*Selected text*:

————

An Article to Remember

Find out where your memory goes—and how to hold on to it.



(page 1 of 3)

Has anyone seen my keys?

The brain, like the rest of the body, gets a little less limber with time. It slows down, has trouble making connections and may even falter completely from time to time. For many of us, that’s just the normal process of aging. For others, it may signal the onset of a more serious cognitive disorder.

“A century ago, the elderly died from infectious diseases, heart disease, diabetes and other things we can now manage with modern medicine,” says Dr. John Q. Trojanowski, director of the Institute on Aging at the University of Pennsylvania School of Medicine. “As a result, we are living longer and often healthier lives.”

Unfortunately, our brains can’t always keep up.

From the time we are born to the time we turn into raging adolescents, the brain is racing to wire itself, making connections between nerve cells that in turn enlarge vital regions. By the time we reach puberty, we have the largest number of cells we’re ever going to have, says Dr. Carol Lippa, director of the Memory and Cognitive Disorders Center at Drexel University College of Medicine. After that, the process slows down, and the brain, in effect, prunes itself—refining what’s there rather than adding any new wiring.

“The brain is different from other organs in your body,” says Lippa. “If you lose a brain cell, it is gone forever. You have no way of getting it back, and as you get older, you lose cells in a variety of ways.”

————

*Raw data*:
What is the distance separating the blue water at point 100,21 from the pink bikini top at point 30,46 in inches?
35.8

————

*Problems to work on*:
- a) Reproduce the stretch of the memory article from "The brain, like" through "always keep up.", word for word.
- b) In the memory article, who is the director of the Memory and Cognitive Disorders Center at Drexel University College of Medicine?

*Answers for this exercise*:
- a)
The brain, like the rest of the body, gets a little less limber with time. It slows down, has trouble making connections and may even falter completely from time to time. For many of us, that’s just the normal process of aging. For others, it may signal the onset of a more serious cognitive disorder.

“A century ago, the elderly died from infectious diseases, heart disease, diabetes and other things we can now manage with modern medicine,” says Dr. John Q. Trojanowski, director of the Institute on Aging at the University of Pennsylvania School of Medicine. “As a result, we are living longer and often healthier lives.”

Unfortunately, our brains can’t always keep up.

- b) Dr. Carol Lippa